File README-FIPS.txt of Package openssl-1_0_0.21013
README-FIPS.txt - Roman Drahtmueller <draht@suse.de>, June 16 2012
NOTE: Finished the adjustment of DSO path and correct the version
information for SLE 12. Still need to review about AES-NI optimization.
Shawn Chang <shchang@suse.com>, Dec 7 2013.
NOTE: Outdated currently for openSUSE Factory / SLE 12, needs review
and adjustments. But basic settings still are the same.
Marcus Meissner <meissner@suse.de>, 2013/Dec/03.
* general information
* FIPS-140-2 mode of operation
* overview: openssl subpackages on SLES12
==============================================================================
* general information
==============================================================================
Dear user of the SUSE Linux Enterprise Server,
SLES12 comes with openssl of version 1.0.1e, a version upgrade from
0.9.8j that came with earlier revisions of SLES11-SP3.
The new version has support for FIPS-140-2 mode of operation.
FIPS is short for Federal Information Processing Standard.
For more information on FIPS-140-2, please see
http://csrc.nist.gov/publications/fips/fips140-2/fips1402.pdf
and more publications on the NIST website.
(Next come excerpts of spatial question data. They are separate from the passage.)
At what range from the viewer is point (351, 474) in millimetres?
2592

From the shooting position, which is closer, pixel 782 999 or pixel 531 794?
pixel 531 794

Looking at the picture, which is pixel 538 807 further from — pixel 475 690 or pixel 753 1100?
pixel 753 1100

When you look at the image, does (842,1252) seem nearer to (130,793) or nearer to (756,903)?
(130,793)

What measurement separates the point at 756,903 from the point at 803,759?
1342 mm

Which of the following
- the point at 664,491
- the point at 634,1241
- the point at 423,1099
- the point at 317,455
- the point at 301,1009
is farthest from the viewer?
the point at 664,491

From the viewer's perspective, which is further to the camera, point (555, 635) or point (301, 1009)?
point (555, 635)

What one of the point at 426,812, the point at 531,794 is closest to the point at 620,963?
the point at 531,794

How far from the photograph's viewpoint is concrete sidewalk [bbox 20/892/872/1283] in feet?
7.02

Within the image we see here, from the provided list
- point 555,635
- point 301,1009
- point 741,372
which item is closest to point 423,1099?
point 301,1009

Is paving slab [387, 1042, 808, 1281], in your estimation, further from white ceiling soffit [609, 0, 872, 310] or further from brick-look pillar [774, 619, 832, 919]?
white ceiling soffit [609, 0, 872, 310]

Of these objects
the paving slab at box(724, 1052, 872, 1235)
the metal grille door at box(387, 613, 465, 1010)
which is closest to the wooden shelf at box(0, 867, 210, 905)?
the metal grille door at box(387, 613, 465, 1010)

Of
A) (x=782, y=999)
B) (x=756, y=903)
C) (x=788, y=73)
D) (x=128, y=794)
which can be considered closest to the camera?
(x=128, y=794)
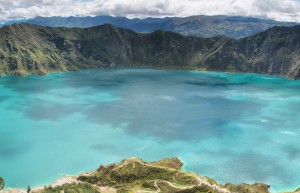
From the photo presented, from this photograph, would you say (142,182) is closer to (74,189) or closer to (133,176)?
(133,176)

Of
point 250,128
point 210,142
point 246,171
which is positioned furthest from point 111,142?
point 250,128

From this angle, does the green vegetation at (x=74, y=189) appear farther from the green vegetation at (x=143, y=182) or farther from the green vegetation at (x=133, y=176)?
the green vegetation at (x=133, y=176)

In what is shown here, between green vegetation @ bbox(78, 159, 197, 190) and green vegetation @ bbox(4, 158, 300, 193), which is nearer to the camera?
green vegetation @ bbox(4, 158, 300, 193)

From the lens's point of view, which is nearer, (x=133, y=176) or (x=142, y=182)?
(x=142, y=182)

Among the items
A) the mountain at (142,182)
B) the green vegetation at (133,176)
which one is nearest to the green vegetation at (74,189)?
the mountain at (142,182)

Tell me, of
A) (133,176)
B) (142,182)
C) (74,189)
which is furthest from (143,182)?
(74,189)

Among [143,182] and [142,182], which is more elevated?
[143,182]

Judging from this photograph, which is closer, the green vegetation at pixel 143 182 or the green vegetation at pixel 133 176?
the green vegetation at pixel 143 182

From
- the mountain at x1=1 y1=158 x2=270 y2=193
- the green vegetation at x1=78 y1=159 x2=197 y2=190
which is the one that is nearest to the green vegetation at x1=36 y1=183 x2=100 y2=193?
the mountain at x1=1 y1=158 x2=270 y2=193

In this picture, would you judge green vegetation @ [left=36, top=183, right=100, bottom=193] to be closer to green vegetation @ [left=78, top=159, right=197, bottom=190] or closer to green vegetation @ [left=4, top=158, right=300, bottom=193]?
green vegetation @ [left=4, top=158, right=300, bottom=193]

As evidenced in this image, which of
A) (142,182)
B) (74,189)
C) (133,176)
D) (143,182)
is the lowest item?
(133,176)

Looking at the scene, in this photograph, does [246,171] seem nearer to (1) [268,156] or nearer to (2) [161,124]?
(1) [268,156]
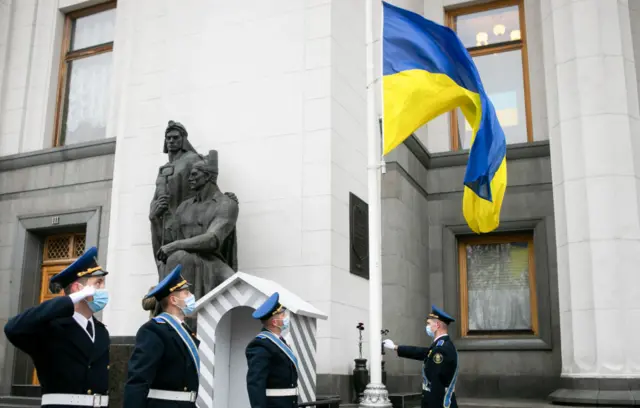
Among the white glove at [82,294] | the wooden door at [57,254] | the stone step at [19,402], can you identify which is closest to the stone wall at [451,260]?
the stone step at [19,402]

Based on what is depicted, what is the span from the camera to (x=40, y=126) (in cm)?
1345

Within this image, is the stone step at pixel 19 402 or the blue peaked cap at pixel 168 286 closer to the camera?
the blue peaked cap at pixel 168 286

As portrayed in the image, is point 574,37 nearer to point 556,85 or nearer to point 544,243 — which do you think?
point 556,85

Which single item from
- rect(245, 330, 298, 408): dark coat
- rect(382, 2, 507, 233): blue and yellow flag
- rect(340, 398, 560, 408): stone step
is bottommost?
rect(340, 398, 560, 408): stone step

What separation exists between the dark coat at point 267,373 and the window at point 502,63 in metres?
8.17

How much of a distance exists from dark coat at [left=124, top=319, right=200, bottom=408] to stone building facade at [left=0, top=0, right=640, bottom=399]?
4208mm


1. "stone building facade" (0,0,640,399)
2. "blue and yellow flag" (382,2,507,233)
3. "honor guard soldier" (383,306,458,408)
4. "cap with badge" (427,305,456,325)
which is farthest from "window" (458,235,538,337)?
"honor guard soldier" (383,306,458,408)

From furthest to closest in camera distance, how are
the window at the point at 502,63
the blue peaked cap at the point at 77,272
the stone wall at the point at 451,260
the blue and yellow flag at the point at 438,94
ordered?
the window at the point at 502,63, the stone wall at the point at 451,260, the blue and yellow flag at the point at 438,94, the blue peaked cap at the point at 77,272

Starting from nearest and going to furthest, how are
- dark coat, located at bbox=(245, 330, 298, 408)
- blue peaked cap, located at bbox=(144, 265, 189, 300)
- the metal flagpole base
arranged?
blue peaked cap, located at bbox=(144, 265, 189, 300), dark coat, located at bbox=(245, 330, 298, 408), the metal flagpole base

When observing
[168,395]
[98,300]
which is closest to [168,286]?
[98,300]

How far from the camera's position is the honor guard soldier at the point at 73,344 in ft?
14.1

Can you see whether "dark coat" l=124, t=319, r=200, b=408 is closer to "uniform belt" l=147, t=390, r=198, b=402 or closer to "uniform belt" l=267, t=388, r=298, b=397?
"uniform belt" l=147, t=390, r=198, b=402

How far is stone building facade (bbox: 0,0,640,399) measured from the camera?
9664 mm

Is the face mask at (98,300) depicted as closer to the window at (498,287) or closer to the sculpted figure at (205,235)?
the sculpted figure at (205,235)
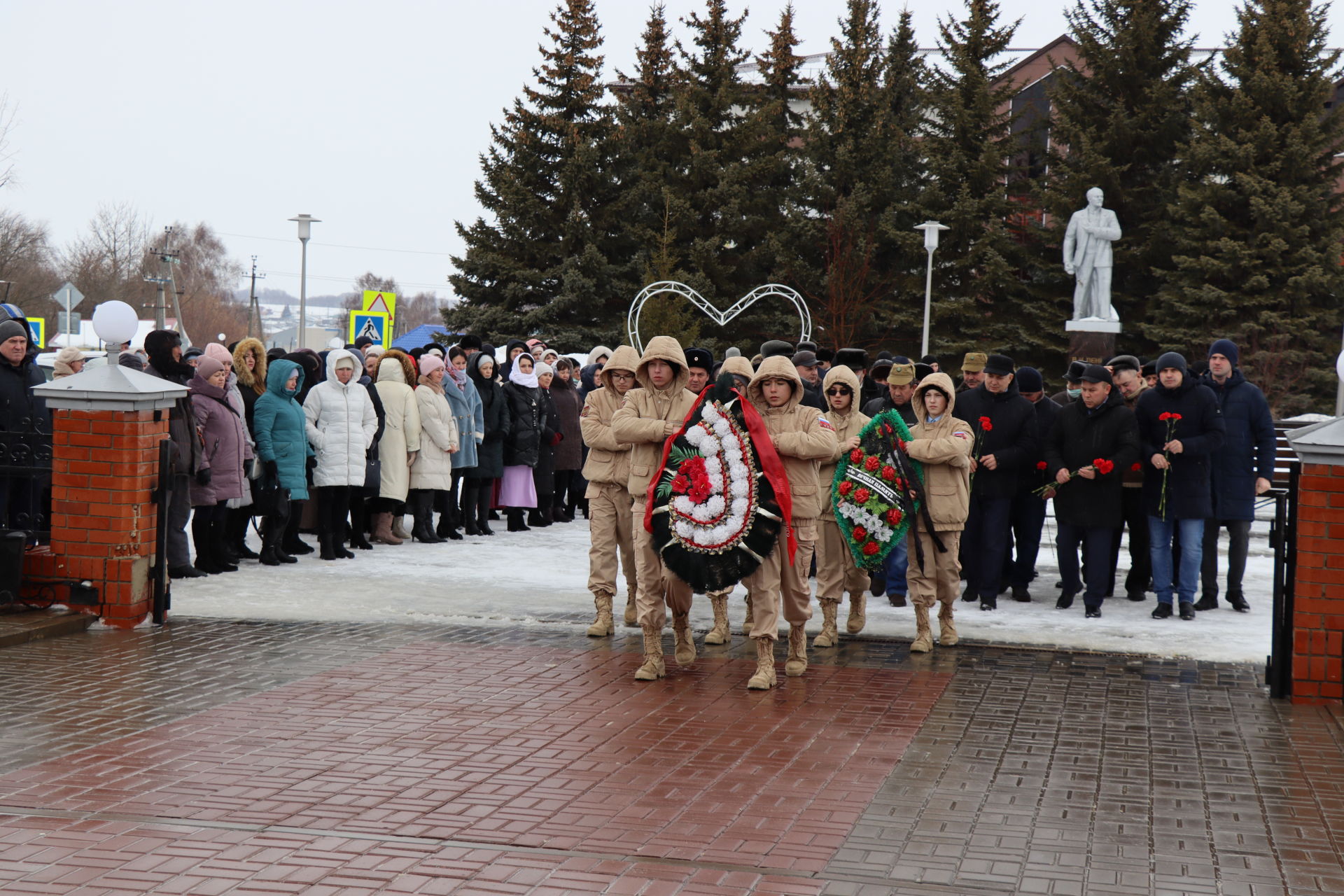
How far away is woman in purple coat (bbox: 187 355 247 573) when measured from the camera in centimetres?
1162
The openssl shared libraries are used by numerous packages in the
SUSE Linux Enterprise Server. If the library runs in FIPS-140-2 mode,
then the binary that links against the library at runtime makes use
of FIPS-140-2 validated cryptography as defined in its cryptographic
module. By consequence, a large number of packages can make a claim
about using FIPS-140-2 validated cryptographical functions.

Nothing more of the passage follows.